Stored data

====================

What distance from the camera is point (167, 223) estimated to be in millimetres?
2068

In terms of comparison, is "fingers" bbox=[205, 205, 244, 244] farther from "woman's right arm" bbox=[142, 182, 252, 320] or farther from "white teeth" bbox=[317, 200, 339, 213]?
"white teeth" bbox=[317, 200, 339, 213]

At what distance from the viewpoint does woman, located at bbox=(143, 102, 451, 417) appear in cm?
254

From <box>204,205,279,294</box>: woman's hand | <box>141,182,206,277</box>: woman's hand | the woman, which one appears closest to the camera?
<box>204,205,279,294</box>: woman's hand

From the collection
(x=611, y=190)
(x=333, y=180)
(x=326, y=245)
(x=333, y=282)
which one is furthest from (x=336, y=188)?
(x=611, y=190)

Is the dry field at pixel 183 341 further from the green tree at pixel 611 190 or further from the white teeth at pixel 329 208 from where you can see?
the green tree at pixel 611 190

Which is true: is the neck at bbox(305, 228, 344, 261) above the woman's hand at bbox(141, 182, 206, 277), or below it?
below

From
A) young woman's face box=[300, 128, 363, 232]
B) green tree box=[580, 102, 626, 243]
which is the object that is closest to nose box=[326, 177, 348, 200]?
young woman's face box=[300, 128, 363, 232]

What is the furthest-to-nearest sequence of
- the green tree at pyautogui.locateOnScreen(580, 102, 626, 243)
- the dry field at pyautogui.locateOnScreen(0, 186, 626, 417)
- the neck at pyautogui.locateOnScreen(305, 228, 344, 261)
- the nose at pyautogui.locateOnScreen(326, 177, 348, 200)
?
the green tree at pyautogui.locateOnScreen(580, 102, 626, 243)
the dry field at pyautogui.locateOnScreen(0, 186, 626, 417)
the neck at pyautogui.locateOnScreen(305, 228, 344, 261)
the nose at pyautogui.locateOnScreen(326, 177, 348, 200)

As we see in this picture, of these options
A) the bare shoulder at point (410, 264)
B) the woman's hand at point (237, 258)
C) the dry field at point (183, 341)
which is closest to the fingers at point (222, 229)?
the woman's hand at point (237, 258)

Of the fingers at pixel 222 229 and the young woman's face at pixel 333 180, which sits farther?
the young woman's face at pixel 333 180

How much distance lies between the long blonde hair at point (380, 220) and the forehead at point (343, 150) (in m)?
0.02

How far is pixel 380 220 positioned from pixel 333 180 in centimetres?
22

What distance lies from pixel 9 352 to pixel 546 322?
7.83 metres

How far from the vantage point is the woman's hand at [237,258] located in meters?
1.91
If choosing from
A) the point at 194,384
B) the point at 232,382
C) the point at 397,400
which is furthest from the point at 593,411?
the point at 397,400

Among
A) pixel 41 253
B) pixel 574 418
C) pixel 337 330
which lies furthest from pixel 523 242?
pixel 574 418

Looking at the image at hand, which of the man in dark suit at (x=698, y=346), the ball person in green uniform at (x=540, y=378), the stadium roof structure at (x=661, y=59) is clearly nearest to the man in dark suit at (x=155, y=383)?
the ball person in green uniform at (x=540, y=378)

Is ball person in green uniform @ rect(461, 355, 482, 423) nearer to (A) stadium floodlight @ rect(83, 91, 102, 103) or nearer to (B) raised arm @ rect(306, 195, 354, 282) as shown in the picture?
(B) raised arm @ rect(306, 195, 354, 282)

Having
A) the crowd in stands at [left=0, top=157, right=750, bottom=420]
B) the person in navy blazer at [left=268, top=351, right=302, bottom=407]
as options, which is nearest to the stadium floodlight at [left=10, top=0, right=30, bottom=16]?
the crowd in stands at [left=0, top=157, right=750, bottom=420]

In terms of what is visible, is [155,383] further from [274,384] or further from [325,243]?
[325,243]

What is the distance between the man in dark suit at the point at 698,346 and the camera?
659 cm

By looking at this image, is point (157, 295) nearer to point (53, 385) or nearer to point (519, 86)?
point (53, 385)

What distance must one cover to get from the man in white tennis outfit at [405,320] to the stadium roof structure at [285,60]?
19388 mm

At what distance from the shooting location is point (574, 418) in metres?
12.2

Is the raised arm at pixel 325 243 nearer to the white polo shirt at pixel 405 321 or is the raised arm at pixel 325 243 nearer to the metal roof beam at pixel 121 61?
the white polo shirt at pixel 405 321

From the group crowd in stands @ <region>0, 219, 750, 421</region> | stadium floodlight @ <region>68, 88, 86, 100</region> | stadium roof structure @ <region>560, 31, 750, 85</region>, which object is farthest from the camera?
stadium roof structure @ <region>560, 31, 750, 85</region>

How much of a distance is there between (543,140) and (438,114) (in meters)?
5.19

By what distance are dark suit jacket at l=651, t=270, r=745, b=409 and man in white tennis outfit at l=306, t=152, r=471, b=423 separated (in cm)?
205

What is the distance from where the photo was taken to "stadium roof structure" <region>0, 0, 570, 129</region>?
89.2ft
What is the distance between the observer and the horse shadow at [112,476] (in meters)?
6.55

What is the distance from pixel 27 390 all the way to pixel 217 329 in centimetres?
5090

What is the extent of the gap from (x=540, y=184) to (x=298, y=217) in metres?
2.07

====================

EXERCISE DIRECTIONS:
Express every item above as a JSON list of strings, with one string per line and no entries for blank lines.

RESULT BELOW:
[
  "What distance from the camera is point (167, 223) estimated to be in millimetres?",
  "2068",
  "In terms of comparison, is \"fingers\" bbox=[205, 205, 244, 244] farther from \"woman's right arm\" bbox=[142, 182, 252, 320] or farther from \"white teeth\" bbox=[317, 200, 339, 213]?",
  "\"white teeth\" bbox=[317, 200, 339, 213]",
  "At what distance from the viewpoint does woman, located at bbox=(143, 102, 451, 417) appear in cm?",
  "254",
  "From <box>204,205,279,294</box>: woman's hand | <box>141,182,206,277</box>: woman's hand | the woman, which one appears closest to the camera?",
  "<box>204,205,279,294</box>: woman's hand",
  "From the collection",
  "(x=611, y=190)",
  "(x=333, y=180)",
  "(x=326, y=245)",
  "(x=333, y=282)",
  "which one is furthest from (x=336, y=188)?",
  "(x=611, y=190)",
  "Is the dry field at pixel 183 341 further from the green tree at pixel 611 190 or further from the white teeth at pixel 329 208 from where you can see?",
  "the green tree at pixel 611 190",
  "Which is true: is the neck at bbox(305, 228, 344, 261) above the woman's hand at bbox(141, 182, 206, 277), or below it?",
  "below",
  "From",
  "A) young woman's face box=[300, 128, 363, 232]",
  "B) green tree box=[580, 102, 626, 243]",
  "which is the object that is closest to nose box=[326, 177, 348, 200]?",
  "young woman's face box=[300, 128, 363, 232]",
  "What is the furthest-to-nearest sequence of",
  "- the green tree at pyautogui.locateOnScreen(580, 102, 626, 243)",
  "- the dry field at pyautogui.locateOnScreen(0, 186, 626, 417)",
  "- the neck at pyautogui.locateOnScreen(305, 228, 344, 261)",
  "- the nose at pyautogui.locateOnScreen(326, 177, 348, 200)",
  "?",
  "the green tree at pyautogui.locateOnScreen(580, 102, 626, 243)",
  "the dry field at pyautogui.locateOnScreen(0, 186, 626, 417)",
  "the neck at pyautogui.locateOnScreen(305, 228, 344, 261)",
  "the nose at pyautogui.locateOnScreen(326, 177, 348, 200)",
  "As we see in this picture, of these options",
  "A) the bare shoulder at point (410, 264)",
  "B) the woman's hand at point (237, 258)",
  "C) the dry field at point (183, 341)",
  "which is closest to the fingers at point (222, 229)?",
  "the woman's hand at point (237, 258)",
  "Of the fingers at pixel 222 229 and the young woman's face at pixel 333 180, which sits farther?",
  "the young woman's face at pixel 333 180",
  "How much distance lies between the long blonde hair at point (380, 220) and the forehead at point (343, 150) (in m)?",
  "0.02",
  "How far is pixel 380 220 positioned from pixel 333 180 in centimetres?",
  "22",
  "What distance lies from pixel 9 352 to pixel 546 322?",
  "7.83 metres",
  "How far from the vantage point is the woman's hand at [237,258] located in meters?",
  "1.91",
  "If choosing from",
  "A) the point at 194,384",
  "B) the point at 232,382",
  "C) the point at 397,400",
  "which is furthest from the point at 593,411?",
  "the point at 397,400",
  "Among",
  "A) pixel 41 253",
  "B) pixel 574 418",
  "C) pixel 337 330",
  "which lies furthest from pixel 523 242?",
  "pixel 574 418",
  "Looking at the image at hand, which of the man in dark suit at (x=698, y=346), the ball person in green uniform at (x=540, y=378), the stadium roof structure at (x=661, y=59) is clearly nearest to the man in dark suit at (x=155, y=383)?",
  "the ball person in green uniform at (x=540, y=378)",
  "Is ball person in green uniform @ rect(461, 355, 482, 423) nearer to (A) stadium floodlight @ rect(83, 91, 102, 103) or nearer to (B) raised arm @ rect(306, 195, 354, 282) as shown in the picture?",
  "(B) raised arm @ rect(306, 195, 354, 282)",
  "Having",
  "A) the crowd in stands at [left=0, top=157, right=750, bottom=420]",
  "B) the person in navy blazer at [left=268, top=351, right=302, bottom=407]",
  "as options, which is nearest to the stadium floodlight at [left=10, top=0, right=30, bottom=16]?",
  "the crowd in stands at [left=0, top=157, right=750, bottom=420]",
  "In terms of what is visible, is [155,383] further from [274,384] or further from [325,243]?",
  "[325,243]",
  "What is the distance between the man in dark suit at the point at 698,346 and the camera?",
  "659 cm",
  "By looking at this image, is point (157, 295) nearer to point (53, 385) or nearer to point (519, 86)?",
  "point (53, 385)",
  "What distance must one cover to get from the man in white tennis outfit at [405,320] to the stadium roof structure at [285,60]?",
  "19388 mm",
  "At what distance from the shooting location is point (574, 418) in metres?",
  "12.2",
  "Is the raised arm at pixel 325 243 nearer to the white polo shirt at pixel 405 321 or is the raised arm at pixel 325 243 nearer to the metal roof beam at pixel 121 61?",
  "the white polo shirt at pixel 405 321",
  "From the group crowd in stands @ <region>0, 219, 750, 421</region> | stadium floodlight @ <region>68, 88, 86, 100</region> | stadium roof structure @ <region>560, 31, 750, 85</region>, which object is farthest from the camera?",
  "stadium roof structure @ <region>560, 31, 750, 85</region>",
  "How much of a distance is there between (543,140) and (438,114) (in meters)?",
  "5.19",
  "By what distance are dark suit jacket at l=651, t=270, r=745, b=409 and man in white tennis outfit at l=306, t=152, r=471, b=423 separated (in cm)?",
  "205",
  "What is the distance from where the photo was taken to \"stadium roof structure\" <region>0, 0, 570, 129</region>?",
  "89.2ft",
  "What is the distance between the observer and the horse shadow at [112,476] (in meters)?",
  "6.55",
  "What is the distance from pixel 27 390 all the way to pixel 217 329 in centimetres?",
  "5090",
  "What is the extent of the gap from (x=540, y=184) to (x=298, y=217) in metres?",
  "2.07"
]